Home / Romansa / Terjerat Pesona Vampir Tampan / 6. Ingin Lebih Mengenalmu

Share

6. Ingin Lebih Mengenalmu

Author: Glory Bella
last update Last Updated: 2022-09-23 23:45:23

Max menggendong Shada di pelukannya. Ia lalu dengan perlahan mendaratkan tubuh Shada di tempat tidur yang didominasi oleh warna pastel itu. Ia membelai lembut wajah Shada. Ia pandangi wajah cantiknya kemudian mendorong bibirnya memagut bibir Shada. Mereka saling mengulum lembut, terlihat menikmati momen milik bersama.

Dengan pelan, tangan Max menjelajahi tubuh Shada kembali. Ia mengeksplorasi tubuh halus yang ada di bawahnya. Kedua tangannya menelusuk ke dalam kaos Shada, menggerayangi kedua dada yang menggembung itu.

Sedangkan Shada terlihat menikmati setiap sentuhan Max yang dilayangkan untuknya.

Kini tangan Max sudah berada di balik bra, bermain-main di kulit polos Shada.

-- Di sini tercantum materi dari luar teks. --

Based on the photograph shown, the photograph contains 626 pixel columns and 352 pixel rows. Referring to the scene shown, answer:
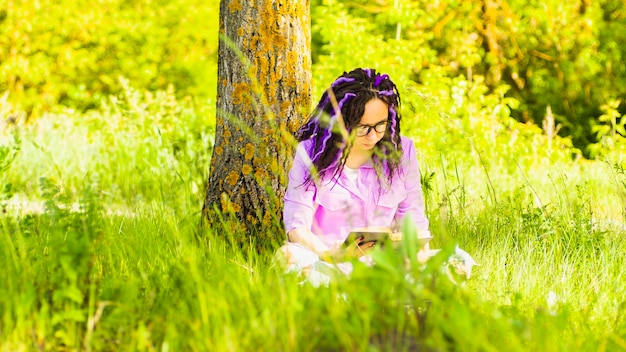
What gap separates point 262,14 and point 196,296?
6.28 feet

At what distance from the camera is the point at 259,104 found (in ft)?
13.6

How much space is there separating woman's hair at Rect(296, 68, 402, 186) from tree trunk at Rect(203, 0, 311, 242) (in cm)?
47

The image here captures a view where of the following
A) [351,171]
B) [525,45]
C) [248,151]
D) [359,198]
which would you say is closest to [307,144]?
[351,171]

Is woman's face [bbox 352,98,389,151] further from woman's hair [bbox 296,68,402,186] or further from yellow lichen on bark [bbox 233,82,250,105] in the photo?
yellow lichen on bark [bbox 233,82,250,105]

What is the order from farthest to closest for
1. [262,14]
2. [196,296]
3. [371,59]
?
[371,59] < [262,14] < [196,296]

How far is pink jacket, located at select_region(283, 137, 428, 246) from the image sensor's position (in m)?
3.66

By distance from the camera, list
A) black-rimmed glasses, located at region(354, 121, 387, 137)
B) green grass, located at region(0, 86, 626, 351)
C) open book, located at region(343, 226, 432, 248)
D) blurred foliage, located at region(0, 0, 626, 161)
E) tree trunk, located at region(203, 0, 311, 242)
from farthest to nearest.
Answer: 1. blurred foliage, located at region(0, 0, 626, 161)
2. tree trunk, located at region(203, 0, 311, 242)
3. black-rimmed glasses, located at region(354, 121, 387, 137)
4. open book, located at region(343, 226, 432, 248)
5. green grass, located at region(0, 86, 626, 351)

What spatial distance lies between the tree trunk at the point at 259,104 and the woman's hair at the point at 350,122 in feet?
1.54

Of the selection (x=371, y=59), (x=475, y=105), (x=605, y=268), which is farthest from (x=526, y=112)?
(x=605, y=268)

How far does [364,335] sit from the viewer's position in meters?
2.15

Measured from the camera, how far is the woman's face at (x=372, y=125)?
3465mm

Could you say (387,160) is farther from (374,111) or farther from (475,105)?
(475,105)

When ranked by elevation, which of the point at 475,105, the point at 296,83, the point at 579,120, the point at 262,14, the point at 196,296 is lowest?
the point at 579,120

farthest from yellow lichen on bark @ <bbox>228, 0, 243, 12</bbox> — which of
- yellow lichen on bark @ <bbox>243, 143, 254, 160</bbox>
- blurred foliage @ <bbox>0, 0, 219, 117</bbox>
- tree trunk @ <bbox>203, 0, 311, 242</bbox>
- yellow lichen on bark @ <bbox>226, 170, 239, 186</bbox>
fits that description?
blurred foliage @ <bbox>0, 0, 219, 117</bbox>
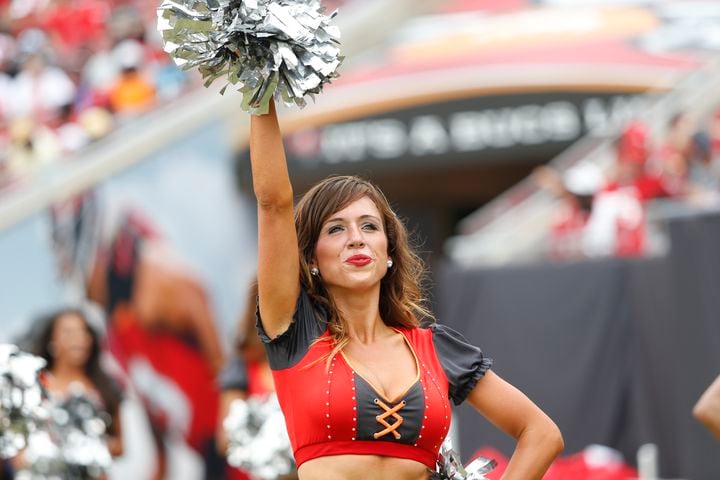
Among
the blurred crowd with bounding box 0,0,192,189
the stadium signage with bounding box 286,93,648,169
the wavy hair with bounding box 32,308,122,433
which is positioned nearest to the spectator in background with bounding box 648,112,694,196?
the stadium signage with bounding box 286,93,648,169

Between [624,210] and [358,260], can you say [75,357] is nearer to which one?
[624,210]

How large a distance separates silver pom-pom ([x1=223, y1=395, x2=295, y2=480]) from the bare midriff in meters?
2.44

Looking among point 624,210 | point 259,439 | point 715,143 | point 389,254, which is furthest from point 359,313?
point 715,143

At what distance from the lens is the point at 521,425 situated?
3.45m

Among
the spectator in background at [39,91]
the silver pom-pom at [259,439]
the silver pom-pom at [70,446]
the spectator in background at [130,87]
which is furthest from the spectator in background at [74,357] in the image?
the spectator in background at [39,91]

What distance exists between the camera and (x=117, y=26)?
14.9 m

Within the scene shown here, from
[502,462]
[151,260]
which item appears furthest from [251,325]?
[151,260]

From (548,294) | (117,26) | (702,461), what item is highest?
(117,26)

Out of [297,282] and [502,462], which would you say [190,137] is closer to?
[502,462]

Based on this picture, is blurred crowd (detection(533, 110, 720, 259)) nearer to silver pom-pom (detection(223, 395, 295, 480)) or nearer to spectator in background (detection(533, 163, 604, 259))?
spectator in background (detection(533, 163, 604, 259))

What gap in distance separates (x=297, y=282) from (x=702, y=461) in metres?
4.20

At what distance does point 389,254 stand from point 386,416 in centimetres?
46

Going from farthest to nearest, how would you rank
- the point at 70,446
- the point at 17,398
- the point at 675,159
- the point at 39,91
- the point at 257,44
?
1. the point at 39,91
2. the point at 675,159
3. the point at 70,446
4. the point at 17,398
5. the point at 257,44

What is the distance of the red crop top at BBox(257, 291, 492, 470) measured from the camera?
127 inches
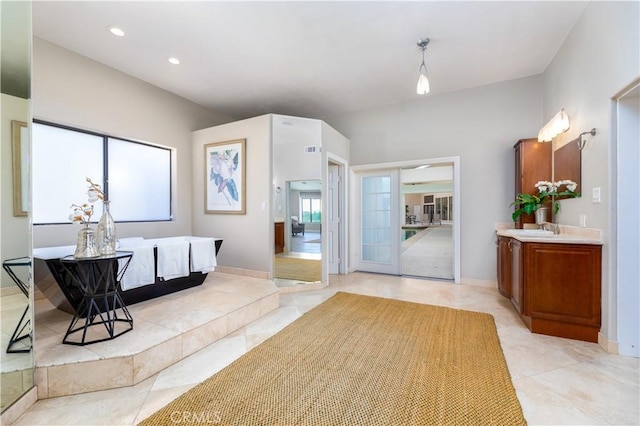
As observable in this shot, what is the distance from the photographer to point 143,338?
6.31 feet

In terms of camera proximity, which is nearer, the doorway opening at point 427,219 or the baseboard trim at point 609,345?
the baseboard trim at point 609,345

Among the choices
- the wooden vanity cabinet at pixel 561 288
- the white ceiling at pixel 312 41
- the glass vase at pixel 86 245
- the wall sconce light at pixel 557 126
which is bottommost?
the wooden vanity cabinet at pixel 561 288

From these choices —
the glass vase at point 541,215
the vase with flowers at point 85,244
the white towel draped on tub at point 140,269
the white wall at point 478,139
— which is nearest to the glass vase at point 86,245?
the vase with flowers at point 85,244

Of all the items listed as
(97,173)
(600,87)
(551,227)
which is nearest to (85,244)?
(97,173)

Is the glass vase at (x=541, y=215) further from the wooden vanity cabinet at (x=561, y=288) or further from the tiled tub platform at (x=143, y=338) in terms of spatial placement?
the tiled tub platform at (x=143, y=338)

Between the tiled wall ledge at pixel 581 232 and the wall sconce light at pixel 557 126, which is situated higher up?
the wall sconce light at pixel 557 126

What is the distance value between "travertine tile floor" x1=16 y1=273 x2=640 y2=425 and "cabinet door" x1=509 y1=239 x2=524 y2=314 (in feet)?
0.73

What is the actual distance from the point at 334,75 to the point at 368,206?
2.44m

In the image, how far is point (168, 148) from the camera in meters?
4.30

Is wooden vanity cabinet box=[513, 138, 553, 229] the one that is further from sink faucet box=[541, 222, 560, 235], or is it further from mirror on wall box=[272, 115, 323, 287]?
mirror on wall box=[272, 115, 323, 287]

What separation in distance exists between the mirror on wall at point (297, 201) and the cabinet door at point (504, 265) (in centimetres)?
248

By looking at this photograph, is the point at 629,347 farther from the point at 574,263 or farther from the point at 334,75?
the point at 334,75

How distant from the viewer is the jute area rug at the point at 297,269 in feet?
13.2

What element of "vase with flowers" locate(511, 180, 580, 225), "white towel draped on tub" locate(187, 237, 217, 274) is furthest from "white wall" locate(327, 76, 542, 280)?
"white towel draped on tub" locate(187, 237, 217, 274)
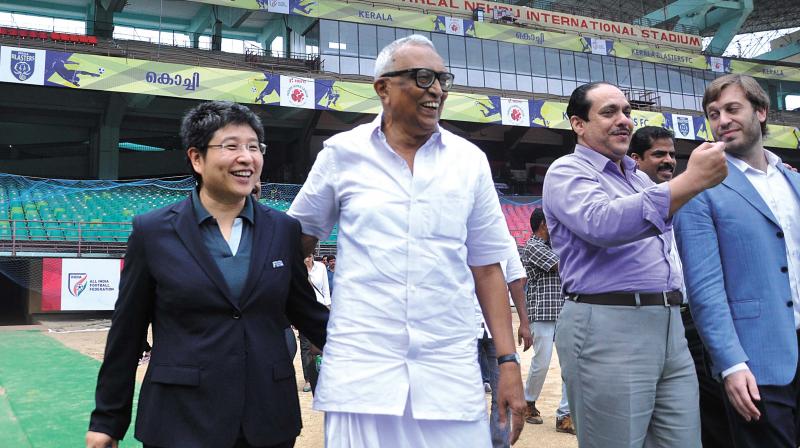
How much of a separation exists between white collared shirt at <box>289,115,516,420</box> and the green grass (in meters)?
3.41

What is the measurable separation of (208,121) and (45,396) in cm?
560

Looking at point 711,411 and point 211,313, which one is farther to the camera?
point 711,411

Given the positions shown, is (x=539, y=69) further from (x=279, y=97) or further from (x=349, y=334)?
(x=349, y=334)

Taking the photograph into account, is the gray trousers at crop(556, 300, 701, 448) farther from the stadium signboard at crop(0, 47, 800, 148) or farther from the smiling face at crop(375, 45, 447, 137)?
the stadium signboard at crop(0, 47, 800, 148)

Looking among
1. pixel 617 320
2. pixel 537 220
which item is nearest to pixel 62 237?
pixel 537 220

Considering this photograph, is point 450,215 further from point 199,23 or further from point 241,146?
point 199,23

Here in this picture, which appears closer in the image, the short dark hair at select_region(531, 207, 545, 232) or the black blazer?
the black blazer

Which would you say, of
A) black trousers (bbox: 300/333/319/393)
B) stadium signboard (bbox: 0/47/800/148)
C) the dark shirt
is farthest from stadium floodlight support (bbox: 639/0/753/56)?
the dark shirt

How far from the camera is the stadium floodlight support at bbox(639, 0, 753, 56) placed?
3397 centimetres

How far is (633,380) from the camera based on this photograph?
2158 millimetres

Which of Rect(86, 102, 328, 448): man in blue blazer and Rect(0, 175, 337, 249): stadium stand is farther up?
Rect(0, 175, 337, 249): stadium stand

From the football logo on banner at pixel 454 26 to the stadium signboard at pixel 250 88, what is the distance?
454 centimetres

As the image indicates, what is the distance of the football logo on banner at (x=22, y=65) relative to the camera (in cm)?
1797

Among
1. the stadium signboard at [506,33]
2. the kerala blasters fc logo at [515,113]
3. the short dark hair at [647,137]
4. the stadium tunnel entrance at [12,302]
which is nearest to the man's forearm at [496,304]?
the short dark hair at [647,137]
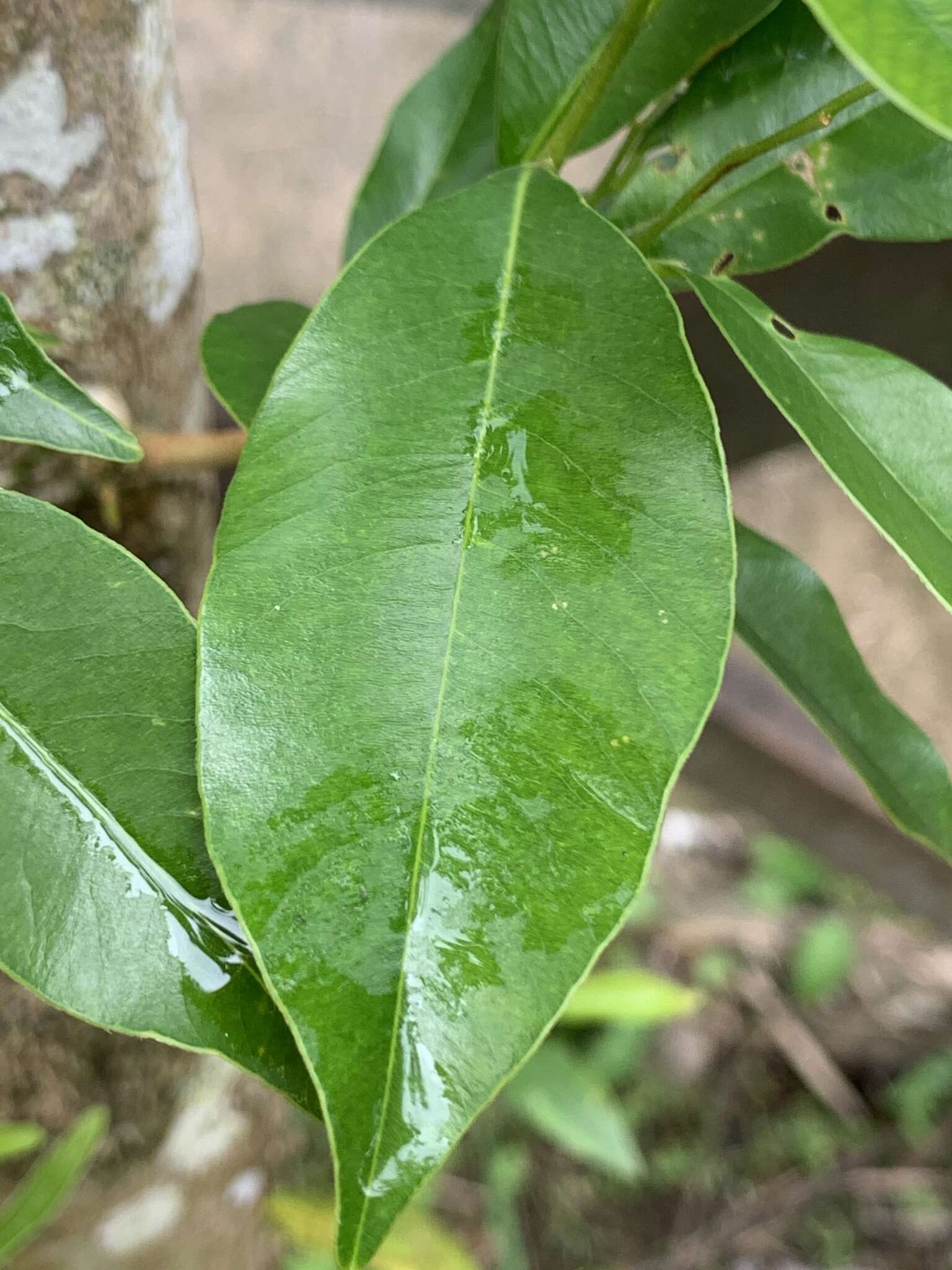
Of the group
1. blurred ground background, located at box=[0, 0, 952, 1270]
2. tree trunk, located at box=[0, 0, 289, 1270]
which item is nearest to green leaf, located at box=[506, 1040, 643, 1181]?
blurred ground background, located at box=[0, 0, 952, 1270]

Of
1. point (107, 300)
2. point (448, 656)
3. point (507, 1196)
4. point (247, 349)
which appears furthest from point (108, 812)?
point (507, 1196)

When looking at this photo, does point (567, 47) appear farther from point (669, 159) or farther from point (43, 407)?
point (43, 407)

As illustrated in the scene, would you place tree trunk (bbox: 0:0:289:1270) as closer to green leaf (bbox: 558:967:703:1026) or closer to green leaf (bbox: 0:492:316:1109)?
green leaf (bbox: 0:492:316:1109)

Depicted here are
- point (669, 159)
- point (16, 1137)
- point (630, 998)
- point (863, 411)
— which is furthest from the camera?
point (630, 998)

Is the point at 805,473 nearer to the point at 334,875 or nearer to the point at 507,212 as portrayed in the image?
the point at 507,212

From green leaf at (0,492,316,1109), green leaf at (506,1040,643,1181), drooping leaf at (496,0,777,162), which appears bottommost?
green leaf at (506,1040,643,1181)

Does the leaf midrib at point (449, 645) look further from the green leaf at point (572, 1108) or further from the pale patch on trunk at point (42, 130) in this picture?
the green leaf at point (572, 1108)
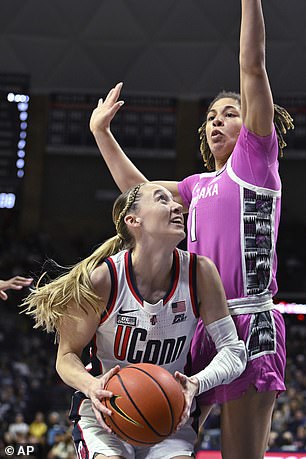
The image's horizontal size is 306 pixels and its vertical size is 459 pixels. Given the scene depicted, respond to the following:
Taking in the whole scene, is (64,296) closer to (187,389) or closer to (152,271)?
(152,271)

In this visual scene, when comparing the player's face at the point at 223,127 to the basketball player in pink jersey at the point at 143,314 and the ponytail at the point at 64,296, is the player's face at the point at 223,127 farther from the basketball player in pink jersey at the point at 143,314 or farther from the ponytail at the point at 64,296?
the ponytail at the point at 64,296

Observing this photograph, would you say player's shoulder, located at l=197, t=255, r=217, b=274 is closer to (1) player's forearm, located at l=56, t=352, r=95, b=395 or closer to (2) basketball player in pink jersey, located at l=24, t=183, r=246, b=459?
(2) basketball player in pink jersey, located at l=24, t=183, r=246, b=459

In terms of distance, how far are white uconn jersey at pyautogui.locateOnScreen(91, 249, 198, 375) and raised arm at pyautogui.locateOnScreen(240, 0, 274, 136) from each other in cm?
67

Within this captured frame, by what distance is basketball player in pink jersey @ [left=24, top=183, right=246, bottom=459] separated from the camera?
3191 mm

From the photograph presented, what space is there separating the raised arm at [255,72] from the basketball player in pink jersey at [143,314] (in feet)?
1.69

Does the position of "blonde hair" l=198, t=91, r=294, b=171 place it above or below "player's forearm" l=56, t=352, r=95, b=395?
above

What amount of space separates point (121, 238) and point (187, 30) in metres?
11.0

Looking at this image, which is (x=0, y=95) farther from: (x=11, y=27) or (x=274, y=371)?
(x=274, y=371)

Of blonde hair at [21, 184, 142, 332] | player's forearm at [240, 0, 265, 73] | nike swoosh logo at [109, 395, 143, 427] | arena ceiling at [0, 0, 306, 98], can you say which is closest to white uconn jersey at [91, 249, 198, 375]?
blonde hair at [21, 184, 142, 332]

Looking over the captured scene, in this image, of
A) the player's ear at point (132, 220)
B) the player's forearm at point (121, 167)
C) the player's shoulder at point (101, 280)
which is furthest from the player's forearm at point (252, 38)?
the player's shoulder at point (101, 280)

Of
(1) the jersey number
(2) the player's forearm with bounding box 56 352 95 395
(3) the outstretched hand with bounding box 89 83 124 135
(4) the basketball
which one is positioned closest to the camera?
(4) the basketball

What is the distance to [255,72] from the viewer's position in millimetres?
3312

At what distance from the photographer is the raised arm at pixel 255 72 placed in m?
3.30

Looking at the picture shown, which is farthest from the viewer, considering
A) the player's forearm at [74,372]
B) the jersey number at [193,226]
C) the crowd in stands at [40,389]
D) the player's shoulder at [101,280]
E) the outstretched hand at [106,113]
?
the crowd in stands at [40,389]
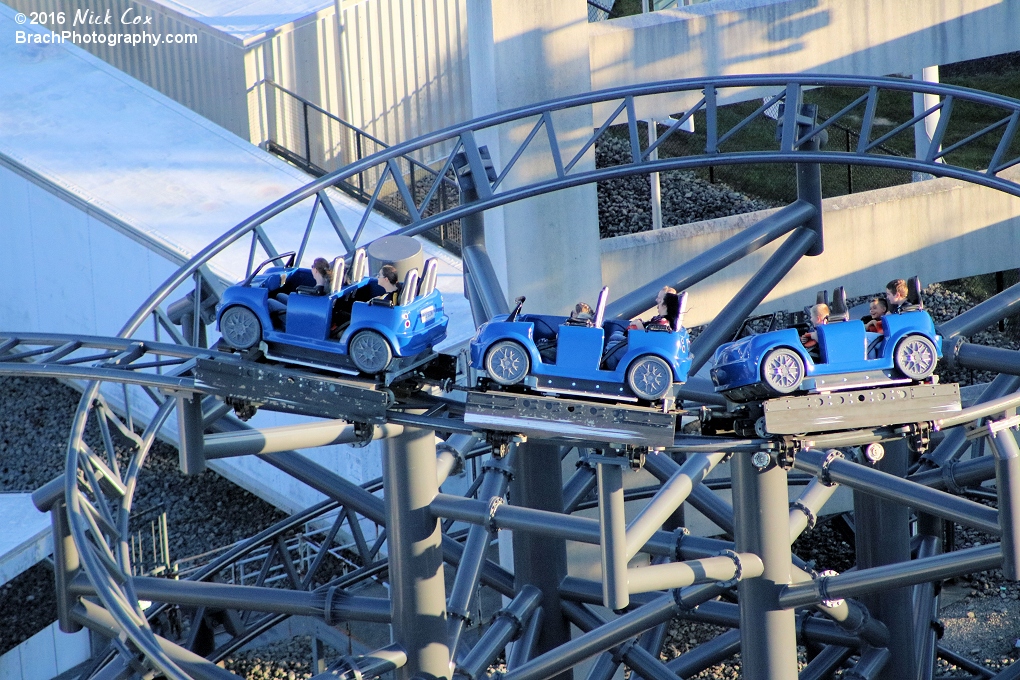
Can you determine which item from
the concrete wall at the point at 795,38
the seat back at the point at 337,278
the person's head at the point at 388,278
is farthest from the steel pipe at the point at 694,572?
the concrete wall at the point at 795,38

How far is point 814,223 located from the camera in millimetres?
19078

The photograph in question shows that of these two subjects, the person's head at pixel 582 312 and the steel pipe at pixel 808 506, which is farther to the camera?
the steel pipe at pixel 808 506

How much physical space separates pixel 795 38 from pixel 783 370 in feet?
37.7

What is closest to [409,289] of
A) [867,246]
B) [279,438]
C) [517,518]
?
[279,438]

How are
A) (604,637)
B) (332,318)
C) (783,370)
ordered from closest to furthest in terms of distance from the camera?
(783,370), (332,318), (604,637)

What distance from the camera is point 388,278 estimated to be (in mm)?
13969

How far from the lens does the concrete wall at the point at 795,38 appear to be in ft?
72.6

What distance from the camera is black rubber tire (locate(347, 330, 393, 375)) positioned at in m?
13.5

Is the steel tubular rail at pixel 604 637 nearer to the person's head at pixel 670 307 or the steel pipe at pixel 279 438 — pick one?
the steel pipe at pixel 279 438

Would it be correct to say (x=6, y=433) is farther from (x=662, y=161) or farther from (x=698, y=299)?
(x=662, y=161)

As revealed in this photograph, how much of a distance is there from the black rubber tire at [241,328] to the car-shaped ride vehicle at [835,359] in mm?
4614

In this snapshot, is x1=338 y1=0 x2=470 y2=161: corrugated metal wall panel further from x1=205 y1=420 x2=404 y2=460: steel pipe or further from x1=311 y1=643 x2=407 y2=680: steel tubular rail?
x1=311 y1=643 x2=407 y2=680: steel tubular rail

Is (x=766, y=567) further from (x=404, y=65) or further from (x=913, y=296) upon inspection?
(x=404, y=65)

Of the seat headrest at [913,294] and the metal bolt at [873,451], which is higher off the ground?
the seat headrest at [913,294]
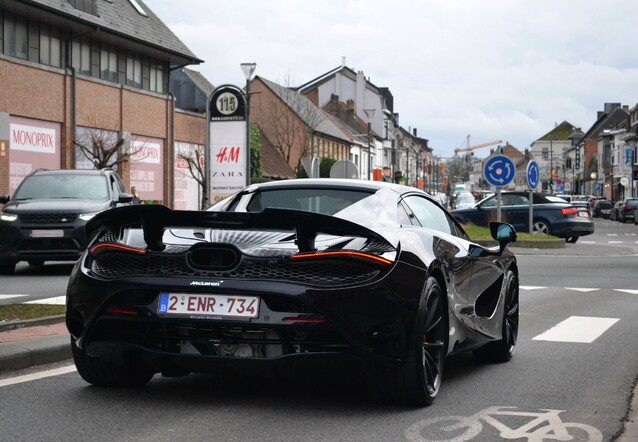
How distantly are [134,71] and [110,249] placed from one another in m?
41.0

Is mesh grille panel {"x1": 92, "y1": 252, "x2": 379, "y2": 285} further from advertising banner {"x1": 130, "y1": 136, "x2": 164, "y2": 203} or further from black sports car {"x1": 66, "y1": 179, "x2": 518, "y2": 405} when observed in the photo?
advertising banner {"x1": 130, "y1": 136, "x2": 164, "y2": 203}

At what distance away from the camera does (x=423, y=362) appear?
5891 millimetres

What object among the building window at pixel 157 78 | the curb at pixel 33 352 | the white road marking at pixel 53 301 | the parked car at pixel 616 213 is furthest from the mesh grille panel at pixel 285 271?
the parked car at pixel 616 213

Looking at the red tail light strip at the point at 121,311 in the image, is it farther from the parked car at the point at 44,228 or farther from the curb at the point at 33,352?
the parked car at the point at 44,228

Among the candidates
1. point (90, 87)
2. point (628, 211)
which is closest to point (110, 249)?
point (90, 87)

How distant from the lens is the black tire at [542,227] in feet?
105

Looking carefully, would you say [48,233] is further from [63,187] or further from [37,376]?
[37,376]

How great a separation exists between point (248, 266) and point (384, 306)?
0.74 m

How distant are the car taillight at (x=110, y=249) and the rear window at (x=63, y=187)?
12241 mm

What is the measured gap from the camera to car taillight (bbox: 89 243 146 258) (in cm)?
586

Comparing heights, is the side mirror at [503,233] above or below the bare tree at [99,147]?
below

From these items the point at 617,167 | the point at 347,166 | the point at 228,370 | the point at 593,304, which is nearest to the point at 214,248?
the point at 228,370

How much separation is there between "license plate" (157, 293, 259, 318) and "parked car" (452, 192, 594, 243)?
26.4 m

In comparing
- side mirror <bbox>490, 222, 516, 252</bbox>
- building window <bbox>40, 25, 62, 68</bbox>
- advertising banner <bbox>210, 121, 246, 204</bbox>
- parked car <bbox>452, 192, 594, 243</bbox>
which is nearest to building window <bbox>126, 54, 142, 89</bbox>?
building window <bbox>40, 25, 62, 68</bbox>
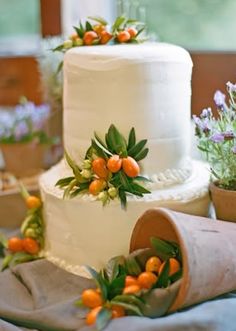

Max sontak melepas ciumannya, dengan cepat segera melepaskan kaos ketat yang dipakai wanita tersebut. Dilihatnya pemandangan menggoda yang menyembul di balik bra berenda coklat yang sangat menawan.

Ia tak sabar, segera ia singkap bra itu dan membebaskan pemandangan indah di dalamnya.

"So beautiful," kagum Max tetap terpaku pada objeknya. Shada menatap Max, pipinya bersemu merah.

Max memeluk dan memagut bibir Shada kembali. Napas keduanya terlihat berkejaran. Max kembali meraba tubuh Shada, lalu berhenti di kedua dadanya, bermain di situ. Sedang ciuman Max menjalar ke leher jenjang bening Shada, menghapus tanda kepemilikan yang sebelumnya telah terjejak.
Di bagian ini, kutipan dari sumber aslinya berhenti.